Bug 1477738

Summary: Stable metrics pods failing to provide metrics in webUI
Product: OpenShift Container Platform Reporter: Eric Jones <erjones>
Component: InstallerAssignee: Scott Dodson <sdodson>
Status: CLOSED NOTABUG QA Contact: Johnny Liu <jialiu>
Severity: high Docs Contact:
Priority: high    
Version: unspecifiedCC: aos-bugs, erich, erjones, jokerman, mmccomas, mwringe, pweil
Target Milestone: ---Keywords: UpcomingRelease
Target Release: 3.2.1   
Hardware: Unspecified   
OS: Unspecified   
Whiteboard:
Fixed In Version: Doc Type: If docs needed, set a value
Doc Text:
Story Points: ---
Clone Of: Environment:
Last Closed: 2017-09-20 15:44:12 UTC Type: Bug
Regression: --- Mount Type: ---
Documentation: --- CRM:
Verified Versions: Category: ---
oVirt Team: --- RHEL 7.3 requirements from Atomic Host:
Cloudforms Team: --- Target Upstream Version:
Embargoed:

Description Eric Jones 2017-08-02 18:50:37 UTC
Description of problem:
Customer redeployed certificates in cluster and began to experience issues with metrics. After some troubleshooting, we deleted metrics and redeployed. After redeploying, the pods are completely stable but webUI metrics tab shows error message.

Looking at this page in the Inspect console for the browser, and specifically navigating to the Network tab shows 403 error messages for some metrics calls but the hawkular-metrics url is fully routeable.

Version-Release number of selected component (if applicable):
3.2.0

Additional info:
Attaching pod logs, pod yaml, rc yaml, service yaml, route yaml, and several screenshots shortly.

Comment 2 Matt Wringe 2017-08-03 15:59:59 UTC
Can we please get his updated to 3.2.1?

Comment 7 Matt Wringe 2017-08-08 18:53:43 UTC
The error message in the Hawkular Metrics log is indicating the that CA certificate used to sign the Master API is not valid:

"unable to find valid certification path to requested target"

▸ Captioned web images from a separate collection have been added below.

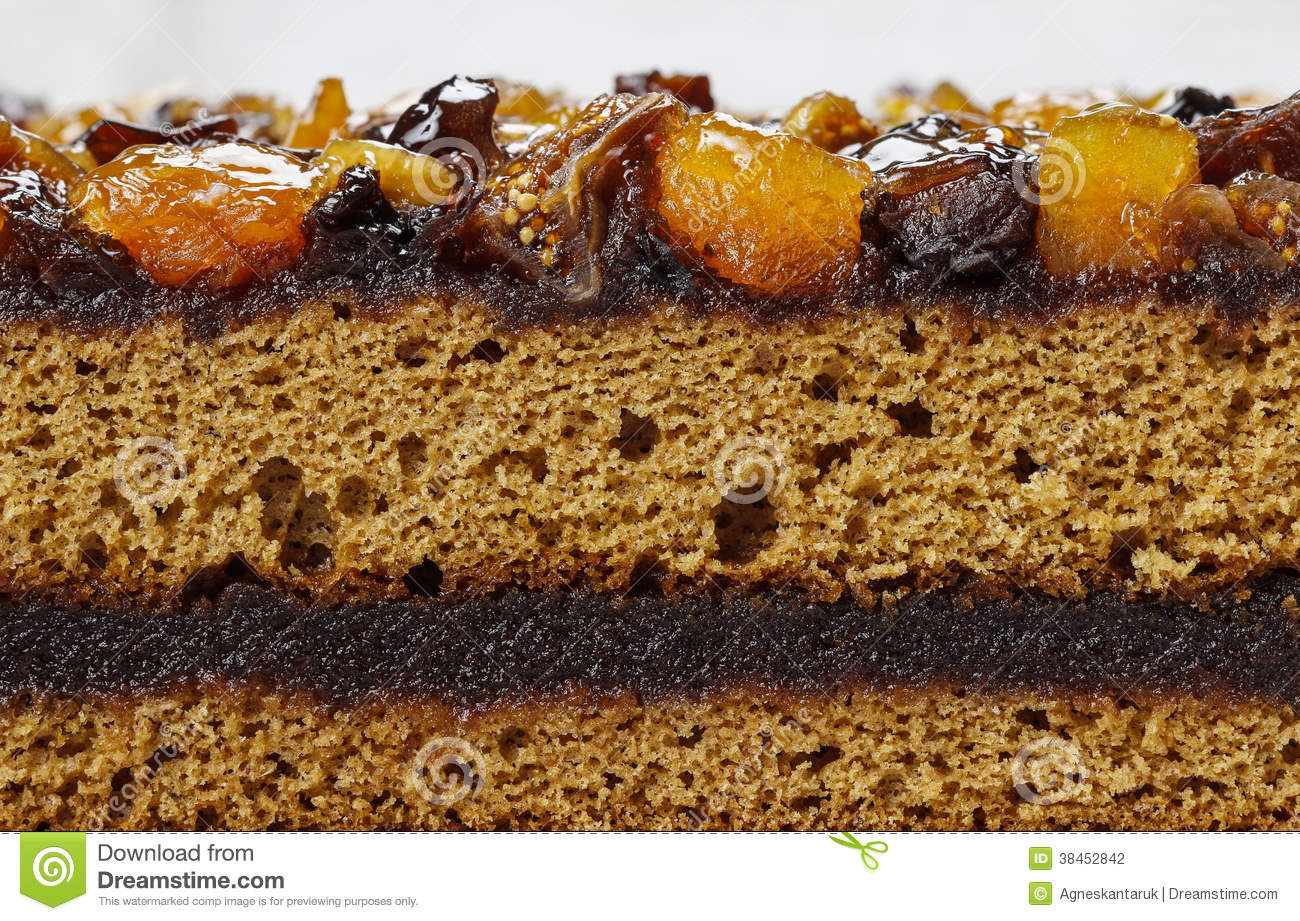 Layer cake decorated with dried fruits and honey
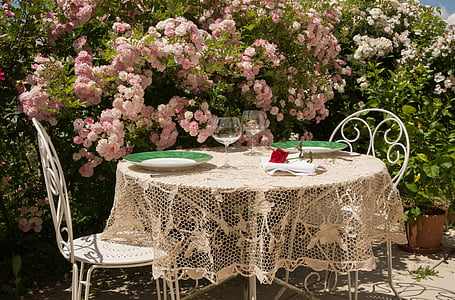 round white table with beige lace table mat at daytime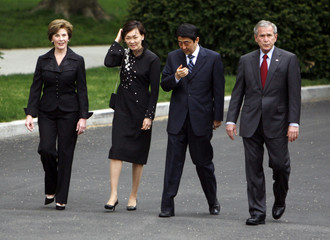 Japan's PM Shinzo Abe wipes his eye as he and his wife Akie walk with U.S. President George W. Bush and First Lady Laura Bush to the North Portico of the White House in Washington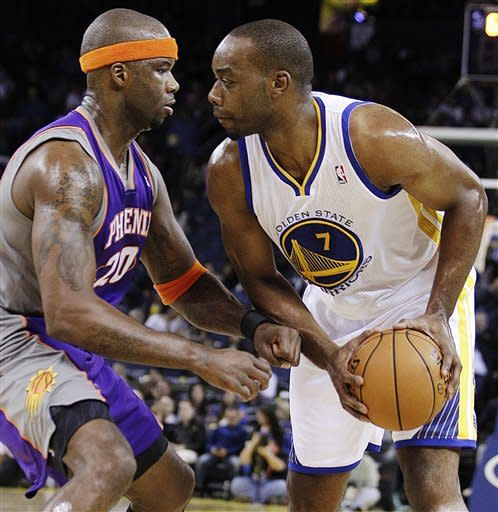 Phoenix Suns' Jermaine O'Neal, left, defends against Golden State Warriors' Carl Landry during the second half of an NBA preseason basketball game, Tuesday, Oct. 23, 2012, in Oakland, Calif. (AP Photo/Ben Margot)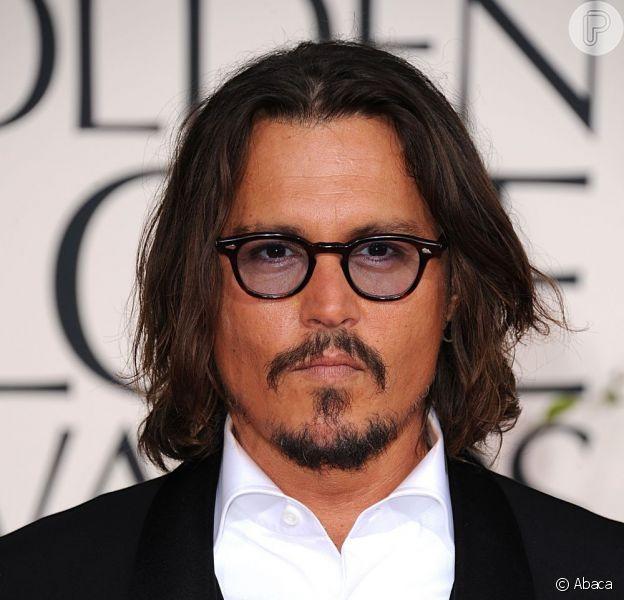 Johnny Depp foi trocado por outra mulher, segundo informações do jornal 'The Sun' deste sábado, 19 de janeiro de 2013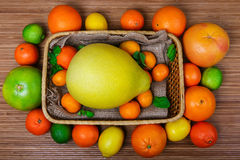 Citrus in a wicker basket on wooden background Stock Image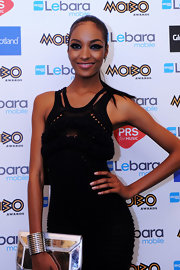 Jourdan Dunn accessorized with an extra-wide silver cuff during the MOBO Awards.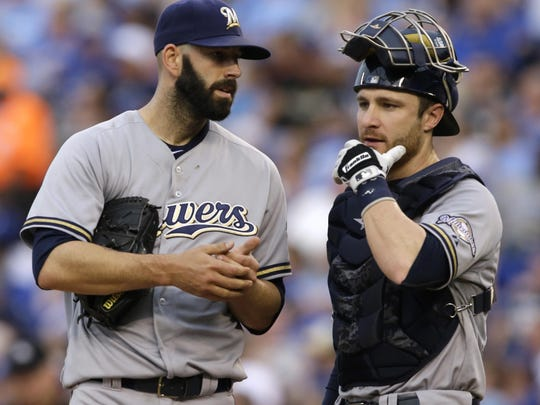Milwaukee Brewers starting pitcher Mike Fiers, left, talks with catcher Jonathan Lucroy after giving up a run during the second inning against the Kansas City Royals at Kauffman Stadium in Kansas City, Mo. on Wednesday.
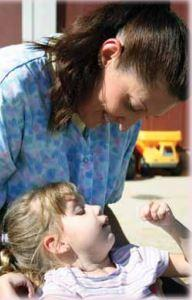 A caregiver looking down at a toddler.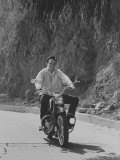 Country Singer Roger Miller Riding a Motorcycle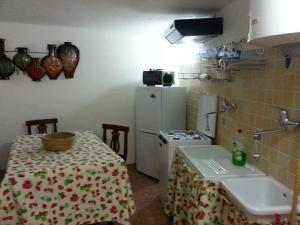 Cucina o angolo cottura di Il Dammuso dell'Orologio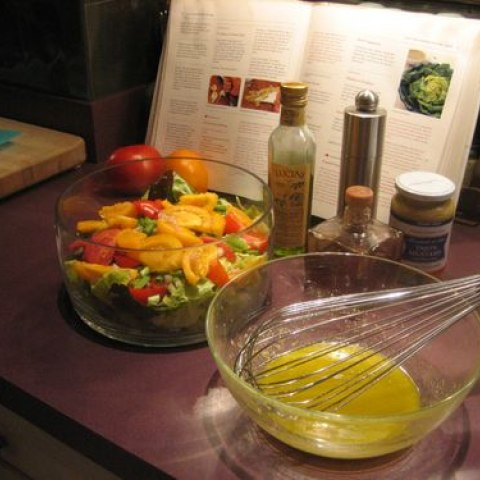 A bowl of vinagrette, created with a recipe made by Julia Child, sits next to a bowl of salad and a Julia Child cookbook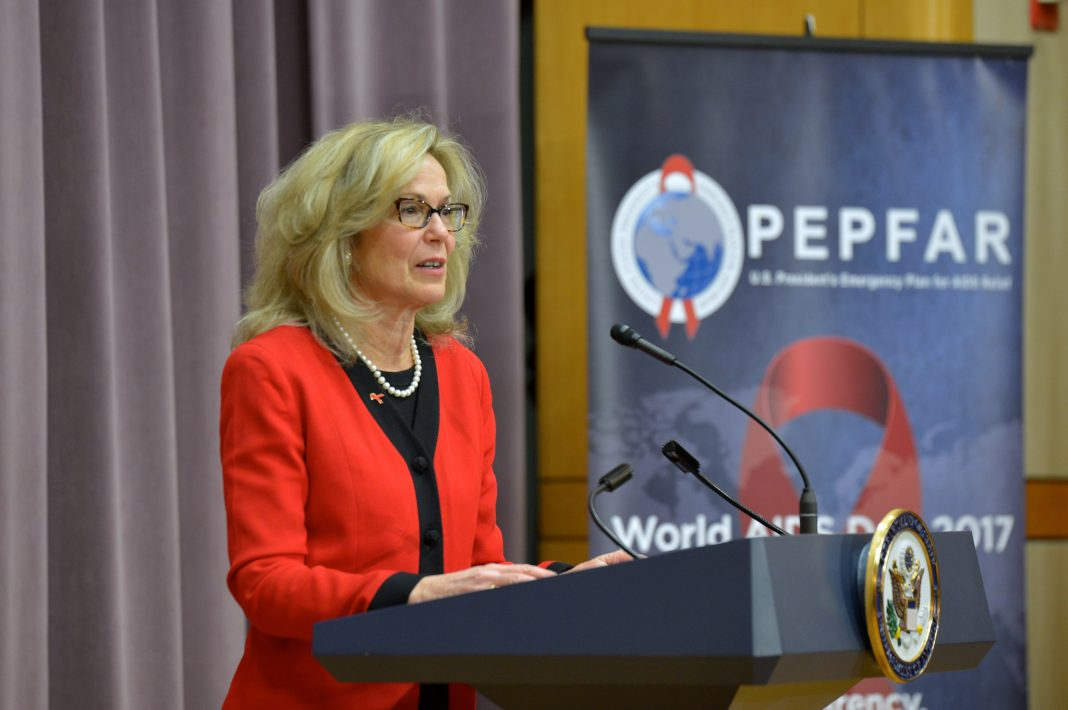 Woman talking at lectern (State Dept.)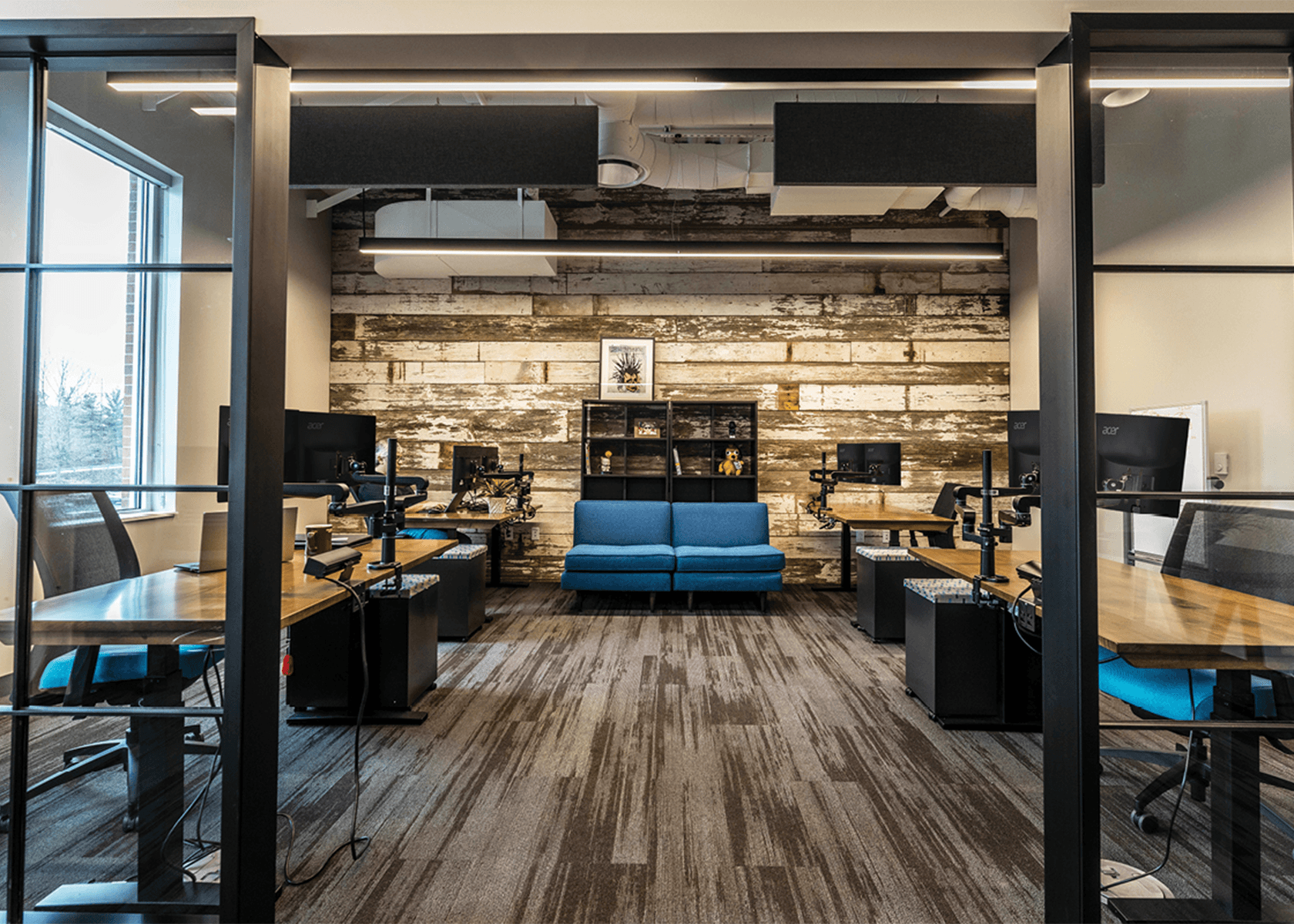 Office with rustic modern aesthetic, with desks and computer monitors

Can you run the following commands:

Create and enter a debug pod:

'oc debug ${HAWKULAR_METRICS_POD_NAME}'

Run the following commands once within the pod:

'curl -v --cacert /var/run/secrets/kubernetes.io/serviceaccount/ca.crt
$MASTER_URL'

'cat /var/run/secrets/kubernetes.io/serviceaccount/ca.crt $MASTER_URL'

That should help us get a handle on what is happening here and if the certificates for the master are signed properly or not.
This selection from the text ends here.